__DESCRIPTION OF THE TASK__
Rewrite the records from the line containing "How far from the camera" through the end of the records, swapping "camera" for "viewer" and keeping everything else unchanged.

__RECORDS PROVIDED__
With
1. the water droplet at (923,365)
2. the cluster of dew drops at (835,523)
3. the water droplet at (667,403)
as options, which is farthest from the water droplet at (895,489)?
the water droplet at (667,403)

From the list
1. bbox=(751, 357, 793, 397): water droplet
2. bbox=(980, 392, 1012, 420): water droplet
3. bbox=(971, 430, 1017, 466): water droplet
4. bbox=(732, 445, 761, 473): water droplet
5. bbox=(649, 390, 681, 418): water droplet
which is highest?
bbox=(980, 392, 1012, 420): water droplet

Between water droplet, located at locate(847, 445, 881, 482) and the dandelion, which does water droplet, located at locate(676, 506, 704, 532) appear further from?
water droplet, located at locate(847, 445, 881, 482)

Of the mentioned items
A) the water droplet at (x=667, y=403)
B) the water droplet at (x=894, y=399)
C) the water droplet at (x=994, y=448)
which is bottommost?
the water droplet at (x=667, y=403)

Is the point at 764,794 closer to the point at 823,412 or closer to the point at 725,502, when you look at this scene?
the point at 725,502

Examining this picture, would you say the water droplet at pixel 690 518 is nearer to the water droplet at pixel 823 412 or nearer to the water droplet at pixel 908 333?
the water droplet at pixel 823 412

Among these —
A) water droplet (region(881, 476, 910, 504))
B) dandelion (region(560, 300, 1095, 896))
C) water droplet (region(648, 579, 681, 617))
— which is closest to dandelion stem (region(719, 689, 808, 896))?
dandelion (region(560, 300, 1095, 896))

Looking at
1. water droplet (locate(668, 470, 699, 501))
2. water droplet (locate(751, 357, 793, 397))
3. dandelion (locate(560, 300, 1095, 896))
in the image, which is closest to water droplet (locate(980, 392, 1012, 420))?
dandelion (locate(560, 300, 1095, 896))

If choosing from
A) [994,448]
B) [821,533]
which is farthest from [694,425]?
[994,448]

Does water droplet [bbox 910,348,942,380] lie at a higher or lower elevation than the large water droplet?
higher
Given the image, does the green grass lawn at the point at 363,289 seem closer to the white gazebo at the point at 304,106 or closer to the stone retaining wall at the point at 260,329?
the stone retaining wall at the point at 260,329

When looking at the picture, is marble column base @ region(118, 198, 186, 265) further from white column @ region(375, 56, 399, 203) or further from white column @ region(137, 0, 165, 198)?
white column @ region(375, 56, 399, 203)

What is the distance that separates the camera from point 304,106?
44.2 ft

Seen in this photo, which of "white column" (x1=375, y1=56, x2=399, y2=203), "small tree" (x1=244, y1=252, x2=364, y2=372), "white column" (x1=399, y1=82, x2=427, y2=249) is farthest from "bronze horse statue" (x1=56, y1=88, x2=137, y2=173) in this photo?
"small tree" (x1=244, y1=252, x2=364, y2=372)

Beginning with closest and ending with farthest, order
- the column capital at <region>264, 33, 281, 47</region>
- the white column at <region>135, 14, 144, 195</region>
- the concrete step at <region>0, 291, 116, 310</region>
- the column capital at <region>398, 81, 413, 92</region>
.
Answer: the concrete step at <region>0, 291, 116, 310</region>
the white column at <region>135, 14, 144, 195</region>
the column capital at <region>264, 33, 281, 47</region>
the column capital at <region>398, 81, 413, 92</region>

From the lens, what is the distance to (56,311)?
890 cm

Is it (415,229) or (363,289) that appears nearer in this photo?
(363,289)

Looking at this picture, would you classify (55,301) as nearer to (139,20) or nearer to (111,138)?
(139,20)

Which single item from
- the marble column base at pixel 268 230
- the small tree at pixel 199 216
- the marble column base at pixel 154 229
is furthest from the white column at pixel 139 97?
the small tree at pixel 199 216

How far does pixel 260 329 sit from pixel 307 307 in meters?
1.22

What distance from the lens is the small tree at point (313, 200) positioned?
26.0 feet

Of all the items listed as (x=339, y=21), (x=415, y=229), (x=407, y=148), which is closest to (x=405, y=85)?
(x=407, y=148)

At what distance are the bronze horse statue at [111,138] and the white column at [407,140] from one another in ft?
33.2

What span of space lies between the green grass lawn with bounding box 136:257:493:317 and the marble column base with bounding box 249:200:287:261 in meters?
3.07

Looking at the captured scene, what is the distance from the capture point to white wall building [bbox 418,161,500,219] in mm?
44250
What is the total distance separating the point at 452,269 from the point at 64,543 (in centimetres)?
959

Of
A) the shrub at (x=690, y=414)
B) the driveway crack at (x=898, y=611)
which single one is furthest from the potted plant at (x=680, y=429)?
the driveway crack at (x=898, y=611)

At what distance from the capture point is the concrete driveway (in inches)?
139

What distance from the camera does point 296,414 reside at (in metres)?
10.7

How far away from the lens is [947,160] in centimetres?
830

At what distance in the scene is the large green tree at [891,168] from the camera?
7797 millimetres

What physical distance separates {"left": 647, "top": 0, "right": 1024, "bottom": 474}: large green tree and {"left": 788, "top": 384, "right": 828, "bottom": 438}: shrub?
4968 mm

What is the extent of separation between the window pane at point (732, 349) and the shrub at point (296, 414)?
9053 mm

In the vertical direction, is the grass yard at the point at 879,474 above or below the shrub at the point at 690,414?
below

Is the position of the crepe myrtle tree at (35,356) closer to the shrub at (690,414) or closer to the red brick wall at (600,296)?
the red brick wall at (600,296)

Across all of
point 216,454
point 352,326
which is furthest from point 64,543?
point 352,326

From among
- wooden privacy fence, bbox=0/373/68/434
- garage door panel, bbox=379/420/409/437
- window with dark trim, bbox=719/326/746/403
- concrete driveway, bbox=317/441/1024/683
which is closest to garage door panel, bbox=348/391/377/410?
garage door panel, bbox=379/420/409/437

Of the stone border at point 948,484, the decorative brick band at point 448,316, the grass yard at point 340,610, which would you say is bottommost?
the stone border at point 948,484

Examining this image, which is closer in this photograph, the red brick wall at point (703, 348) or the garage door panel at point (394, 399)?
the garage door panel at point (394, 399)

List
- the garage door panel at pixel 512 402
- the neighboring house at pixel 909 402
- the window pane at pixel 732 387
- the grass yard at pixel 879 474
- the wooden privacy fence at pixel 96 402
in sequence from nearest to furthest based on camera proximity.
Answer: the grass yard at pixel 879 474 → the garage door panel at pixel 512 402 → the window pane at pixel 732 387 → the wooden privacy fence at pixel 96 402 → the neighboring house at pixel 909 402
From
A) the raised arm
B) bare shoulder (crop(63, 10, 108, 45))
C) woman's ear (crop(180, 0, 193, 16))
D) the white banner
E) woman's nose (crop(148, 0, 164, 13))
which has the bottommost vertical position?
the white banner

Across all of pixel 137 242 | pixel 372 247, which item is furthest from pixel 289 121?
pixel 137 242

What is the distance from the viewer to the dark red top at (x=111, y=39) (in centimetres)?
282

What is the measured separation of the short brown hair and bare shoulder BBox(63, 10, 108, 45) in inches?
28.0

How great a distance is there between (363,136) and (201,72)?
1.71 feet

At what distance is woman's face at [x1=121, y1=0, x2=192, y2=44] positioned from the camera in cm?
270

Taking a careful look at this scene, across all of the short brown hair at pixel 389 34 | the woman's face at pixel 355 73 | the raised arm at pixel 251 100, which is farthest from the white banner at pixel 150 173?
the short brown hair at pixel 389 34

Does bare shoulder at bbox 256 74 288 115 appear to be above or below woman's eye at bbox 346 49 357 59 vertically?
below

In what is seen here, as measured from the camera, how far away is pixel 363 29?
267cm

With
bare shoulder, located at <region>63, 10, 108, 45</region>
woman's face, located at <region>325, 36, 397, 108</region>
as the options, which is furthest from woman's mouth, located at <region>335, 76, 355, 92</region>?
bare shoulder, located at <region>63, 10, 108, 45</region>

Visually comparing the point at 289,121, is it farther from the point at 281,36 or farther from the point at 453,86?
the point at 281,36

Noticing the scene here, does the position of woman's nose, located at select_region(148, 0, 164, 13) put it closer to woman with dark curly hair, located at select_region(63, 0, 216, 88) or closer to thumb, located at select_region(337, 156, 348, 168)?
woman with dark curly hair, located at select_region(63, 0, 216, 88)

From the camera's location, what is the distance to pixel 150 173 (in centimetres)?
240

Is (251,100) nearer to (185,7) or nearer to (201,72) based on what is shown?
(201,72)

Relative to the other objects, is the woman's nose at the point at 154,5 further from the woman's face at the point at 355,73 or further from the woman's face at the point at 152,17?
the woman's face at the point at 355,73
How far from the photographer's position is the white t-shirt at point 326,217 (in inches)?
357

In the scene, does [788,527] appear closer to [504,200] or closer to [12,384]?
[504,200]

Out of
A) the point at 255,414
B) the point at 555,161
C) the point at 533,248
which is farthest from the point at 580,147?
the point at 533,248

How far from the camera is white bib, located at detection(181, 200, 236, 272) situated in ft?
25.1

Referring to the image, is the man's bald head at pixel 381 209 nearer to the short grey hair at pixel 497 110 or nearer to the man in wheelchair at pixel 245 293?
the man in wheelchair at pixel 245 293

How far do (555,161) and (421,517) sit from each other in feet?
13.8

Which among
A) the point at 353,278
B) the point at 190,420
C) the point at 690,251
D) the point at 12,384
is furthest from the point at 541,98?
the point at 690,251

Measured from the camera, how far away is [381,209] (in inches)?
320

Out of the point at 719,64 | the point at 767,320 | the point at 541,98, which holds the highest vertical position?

__SOLUTION__
How far from the viewer is white bib, located at detection(181, 200, 236, 272) situated in ft?
25.1

Referring to the image, is the man's bald head at pixel 381 209 nearer to the short grey hair at pixel 497 110 or nearer to the man in wheelchair at pixel 245 293?
the man in wheelchair at pixel 245 293

How far do (555,161) and (421,517) sit from each other in feet?
13.8

Which among
A) the point at 353,278
B) the point at 190,420
C) the point at 690,251
D) the point at 12,384
is furthest from the point at 541,98?
the point at 690,251

Measured from the viewer, how far away is [381,209] (in inches)?
320

Out of the point at 719,64 | the point at 767,320 | the point at 541,98, which holds the highest vertical position?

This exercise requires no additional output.